Tuesday, November 19, 2013

A S.P.E.C.T.R.E. is haunting Europe


And globally.  But not the spectre of communism.  The organisation that owns the James Bond rights have resolved the legal dispute with Kevin McClory’s estate and now Ernst Stavro Blofeld can return, along with the SPecial Executive for Crime, Terror, Revenge and Extortion.  This is a moment I have waited for a long, long time.  The relaunch of Bond in 2006 had the omnipresent group Quantum standing in for S.P.EC.T.R.E. but it could now be written that Quantum is just a front for the original criminal empire.  Though legally, S.P.E.C.TR.E. and large parts of Thunderball was the intellectual property of McClory, Blofeld was not, named as he was after the cricket commentator and Ian Fleming friend, Henry Blofeld.  But after an initial proposal to have a group of nihilists to depose Blofeld as head of S.P.E.C.T.R.E.  in The Spy Who Loved Me was shelved because the ongoing court battle might have delayed the release date past the 15th anniversary, all references were cut, to the extent that there is a an oblique reference in the pre-titles sequence in For Your Eyes Only, where, after Bond lays flowers on his wife’s grave, there is just a bald guy in a wheelchair and neck brace, with white cat, who is dropped down a chimney in pre-development London Docklands (sans cat).

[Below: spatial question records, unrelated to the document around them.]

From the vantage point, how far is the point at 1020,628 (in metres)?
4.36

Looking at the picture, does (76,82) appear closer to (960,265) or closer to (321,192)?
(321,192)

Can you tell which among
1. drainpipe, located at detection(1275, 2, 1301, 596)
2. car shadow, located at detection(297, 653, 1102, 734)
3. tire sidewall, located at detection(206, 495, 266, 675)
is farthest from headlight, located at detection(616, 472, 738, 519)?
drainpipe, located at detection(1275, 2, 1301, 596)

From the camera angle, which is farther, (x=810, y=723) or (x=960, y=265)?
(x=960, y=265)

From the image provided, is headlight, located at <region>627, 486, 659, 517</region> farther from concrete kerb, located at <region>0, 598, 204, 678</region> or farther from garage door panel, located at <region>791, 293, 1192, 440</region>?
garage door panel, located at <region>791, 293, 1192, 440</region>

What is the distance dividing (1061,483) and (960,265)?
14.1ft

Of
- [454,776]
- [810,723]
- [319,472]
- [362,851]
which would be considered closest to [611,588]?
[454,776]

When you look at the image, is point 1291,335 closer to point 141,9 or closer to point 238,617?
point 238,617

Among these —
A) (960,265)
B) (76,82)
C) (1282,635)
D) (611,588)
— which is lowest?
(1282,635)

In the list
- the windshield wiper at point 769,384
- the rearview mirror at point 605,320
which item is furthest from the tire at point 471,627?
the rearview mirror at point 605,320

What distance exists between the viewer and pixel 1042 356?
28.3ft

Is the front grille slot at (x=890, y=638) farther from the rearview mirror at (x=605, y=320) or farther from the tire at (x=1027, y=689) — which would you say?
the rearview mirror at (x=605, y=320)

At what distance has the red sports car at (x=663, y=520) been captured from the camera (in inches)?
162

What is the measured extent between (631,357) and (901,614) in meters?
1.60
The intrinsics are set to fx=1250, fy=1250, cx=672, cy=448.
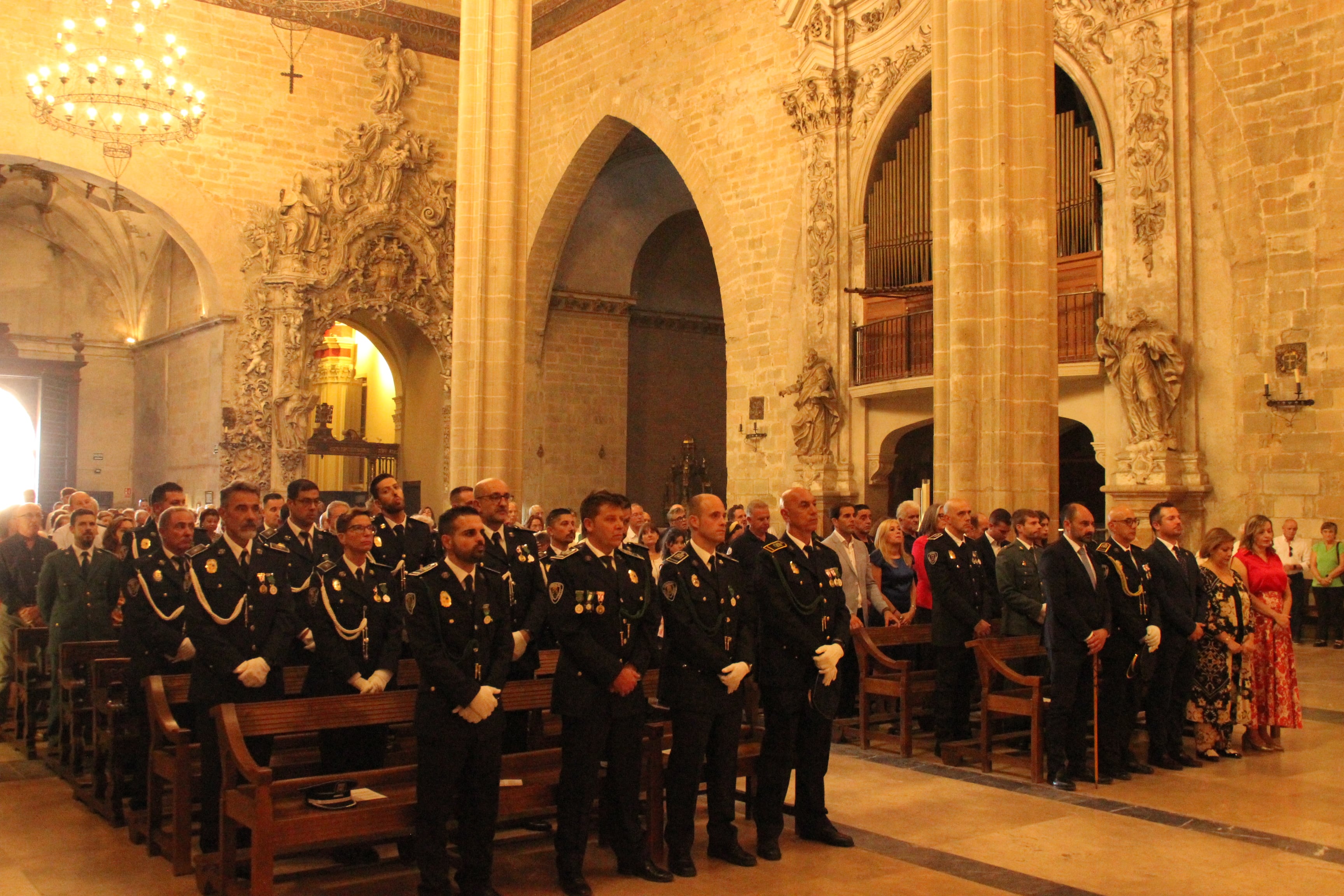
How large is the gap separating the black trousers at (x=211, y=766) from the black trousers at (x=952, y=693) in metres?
4.07

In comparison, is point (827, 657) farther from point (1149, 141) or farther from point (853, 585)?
point (1149, 141)

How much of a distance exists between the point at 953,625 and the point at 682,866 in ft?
10.2

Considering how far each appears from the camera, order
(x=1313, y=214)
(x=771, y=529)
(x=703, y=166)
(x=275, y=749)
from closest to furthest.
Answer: (x=275, y=749) < (x=1313, y=214) < (x=771, y=529) < (x=703, y=166)

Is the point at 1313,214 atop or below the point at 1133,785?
atop

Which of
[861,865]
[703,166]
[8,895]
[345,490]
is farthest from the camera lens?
[345,490]

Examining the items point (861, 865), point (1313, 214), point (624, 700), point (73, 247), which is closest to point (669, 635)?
point (624, 700)

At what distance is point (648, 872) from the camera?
4.95 metres

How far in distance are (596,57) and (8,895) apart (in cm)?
1752

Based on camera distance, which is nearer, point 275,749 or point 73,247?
point 275,749

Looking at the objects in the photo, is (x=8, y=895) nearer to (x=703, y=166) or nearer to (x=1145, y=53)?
(x=1145, y=53)

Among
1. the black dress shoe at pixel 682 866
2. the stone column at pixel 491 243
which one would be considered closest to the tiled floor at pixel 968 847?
the black dress shoe at pixel 682 866

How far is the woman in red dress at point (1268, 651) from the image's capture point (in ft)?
24.8

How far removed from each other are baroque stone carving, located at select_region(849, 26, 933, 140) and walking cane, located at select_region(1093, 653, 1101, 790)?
1030 cm

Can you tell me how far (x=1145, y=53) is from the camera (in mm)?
12969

As with part of the plot of Diamonds Are Forever, there was always the prospect that even this person was just another Blofeld double.  Now that Never Say Never Again is being talked of being made ‘official’, that intriguing prospect makes the Blofeld double argument plausible as he pops up again two years later, played by Max von Sydow (in yet another change of appearance, in accordance with the novels).  Whether this addition to the canon would be after or before Octopussy is largely immaterial but Bond does have to retire and then come back.
S.P.E.C.T.R.E. was the replacement for Smersh (an abbreviation of Smiert Spionem – death to [foreign] spies), the Soviet spycatchers, as peaceful co-existence between the West and the Soviet bloc seemed ever more likely in the wake of de-Stalinisation in the USSR.  A mafia of mafias with its tentacles stretched around the world was seen as a neutral replacement (though with obvious subtext).  I still believe it was a play on Marx and Engel’s Communist Manifesto tract by dedicated anti-communist Fleming, so S.P.E.C.T.R.E. became a convenient stand-in for Smersh as Quantum did for the former.  Now it can flourish again in all of its malignancy with the Bond villain sans pareil heading it up once more.